Stored records:
--- Start ---

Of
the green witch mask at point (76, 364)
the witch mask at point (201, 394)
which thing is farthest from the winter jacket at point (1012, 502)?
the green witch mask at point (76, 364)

--- End ---

• [SET TASK] Please convert the data above into a Markdown table with two columns, Row and Line, giving each non-blank line its own row numbered in order.

• [ANSWER TO THIS PROBLEM]
| Row | Line |
|---|---|
| 1 | Of |
| 2 | the green witch mask at point (76, 364) |
| 3 | the witch mask at point (201, 394) |
| 4 | which thing is farthest from the winter jacket at point (1012, 502)? |
| 5 | the green witch mask at point (76, 364) |